Fakta pertama adalah tidak terjadi pelecehan seksual dalam peristiwa pengeroyokan tersebut. Fakta ini didapatkan dari hasil visum korban yang menunjukkan tidak adanya pembengkakan, kerusakan, atau luka di arena genital. Hasil visum adalah bukti otentik yang tidak dapat dibantah sehingga kekerasan seksual yang dituduhkan kepada para pelaku terbukti tidak benar.
Fakta kedua adalah jumlah pelaku pengeroyokan. Akun @zianafazura mengungkapkan bahwa pelaku pengeroyokan mencapai 12 orang. Namun setelah polisi melakukan pengusutan, ternyata pelaku kekerasan hanyalah tiga orang, sementara ketujuh orang lainnya berstatus sebagai saksi. Penganiayaan yang dilakukan pada korban pun dilakukan secara bergantian, tidak bersama-sama, sehingga pelaku membantah bahwa mereka melakukan pengeroyokan.
Baca juga: Mengapa Orang Melakukan Bullying? Rupanya Ini Alasannya
Fakta ketiga adalah korban mengenal para pelaku. Sebelumnya pihak korban sempat mengaku bahwa ia tidak mengenal para pelaku. Namun, jejak digital dari akun Facebook dan Instagram membuktikan bahwa pelaku dan korban ternyata berteman cukup akrab. Para pelaku pun tidak menjemput paksa tetapi membuat janji dengan korban.
Fakta keempat adalah motif dari pelaku. Akun @zianafazura mengungkapkan bahwa motif pengeroyokan ini adalah permasalahan asmara. Akan tetapi dari kesaksian pelaku yang didapatkan dari pelaku, ternyata motifnya adalah sakit hati. Salah satu tersangka mengaku sakit hati karena korban seringkali mengungkit dan menyindir masalah utang almarhumah ibunya pada ibu korban.
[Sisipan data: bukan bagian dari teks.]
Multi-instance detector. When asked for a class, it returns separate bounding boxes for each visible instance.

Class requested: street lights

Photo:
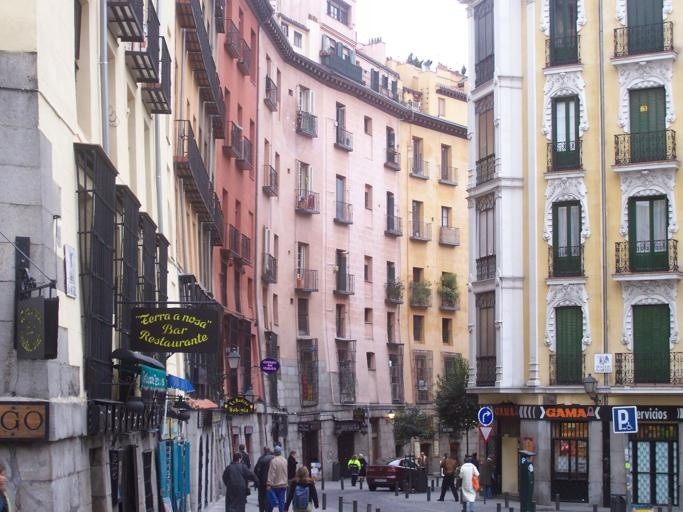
[264,487,279,512]
[472,464,481,491]
[350,464,359,475]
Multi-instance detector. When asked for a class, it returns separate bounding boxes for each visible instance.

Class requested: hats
[364,455,429,493]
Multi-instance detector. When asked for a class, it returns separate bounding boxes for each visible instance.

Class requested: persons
[418,452,427,466]
[357,453,367,482]
[348,454,360,486]
[436,452,500,512]
[220,442,320,511]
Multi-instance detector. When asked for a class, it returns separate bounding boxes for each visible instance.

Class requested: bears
[519,450,536,512]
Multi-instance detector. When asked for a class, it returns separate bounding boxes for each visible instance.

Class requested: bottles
[273,445,282,455]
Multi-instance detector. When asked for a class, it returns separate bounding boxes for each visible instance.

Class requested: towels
[611,495,625,512]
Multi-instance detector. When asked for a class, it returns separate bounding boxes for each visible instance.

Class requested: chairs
[437,499,444,501]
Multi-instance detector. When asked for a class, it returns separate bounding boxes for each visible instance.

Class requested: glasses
[385,410,395,425]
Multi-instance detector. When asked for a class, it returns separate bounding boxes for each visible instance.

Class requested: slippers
[292,482,310,511]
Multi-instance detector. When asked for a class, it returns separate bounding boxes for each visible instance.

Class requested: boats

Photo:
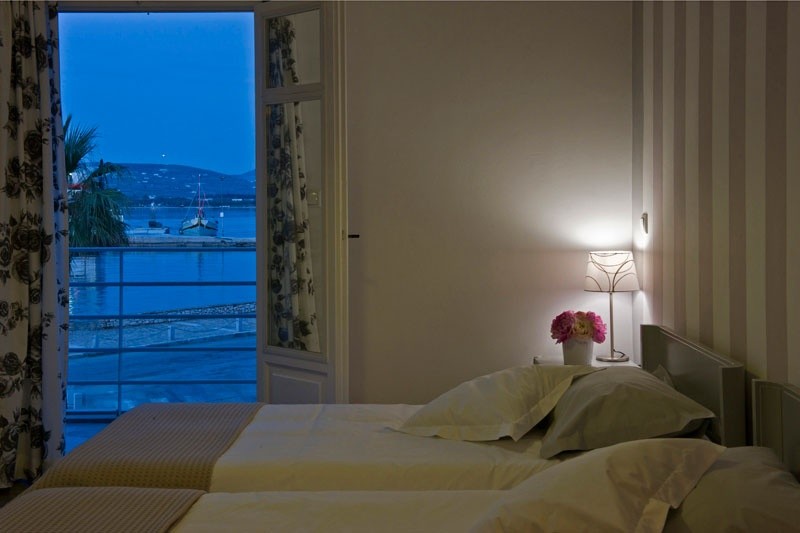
[148,221,163,228]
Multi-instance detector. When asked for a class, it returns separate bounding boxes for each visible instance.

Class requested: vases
[563,335,594,365]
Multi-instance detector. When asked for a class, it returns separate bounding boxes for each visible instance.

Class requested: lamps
[584,251,640,362]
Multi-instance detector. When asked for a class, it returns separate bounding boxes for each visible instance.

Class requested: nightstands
[534,356,641,368]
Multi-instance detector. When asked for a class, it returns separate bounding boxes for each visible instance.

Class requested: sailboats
[178,174,219,236]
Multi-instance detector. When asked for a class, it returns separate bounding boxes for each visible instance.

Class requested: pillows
[469,438,726,533]
[539,364,716,459]
[662,447,800,533]
[384,363,607,442]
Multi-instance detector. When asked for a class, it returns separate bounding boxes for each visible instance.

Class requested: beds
[0,325,800,533]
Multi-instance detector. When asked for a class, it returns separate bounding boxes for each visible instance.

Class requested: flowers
[549,309,607,344]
Selain itu, para pelaku dan korban pun terlibat cekcok di media sosial yang berujung janji duel di tepi Sungai Kapuas.
Meskipun ada banyak fakta yang dibantah, para pelaku mengakui bahwa mereka melakukan penganiayaan berupa menjambak rambut, mendorong sampai terjatuh, memiting, dan melempar dengan sandal.
Mendikbud turun tangan
Kehebohan kasus Audrey ini pun mendapat perhatian Menteri Pendidikan dan Kebudayaan Muhadjir Effendi. “Kasus ini sangat disayangkan dan tidak seperti yang viral di medsos setelah saya mendapat informasi langsung dari Kapolresta Pontianak Kompol Muhammad Anwar Nasir,” kata Mendikbud Muhadjir Effendi, seperti yang dilansir Antara (11/4/2019).
Senada dengan Mendikbud, polisi pun menganggap cerita viral versi warganet tersebut sangat berbahaya. Pihak Komisi Perlindungan Anak Kalimantan Barat pun akan berkonsultasi pada Polda Kalimantan Barat terkait akun yang menyebarkan cerita yang tidak sesuai fakta terkait kasus ini.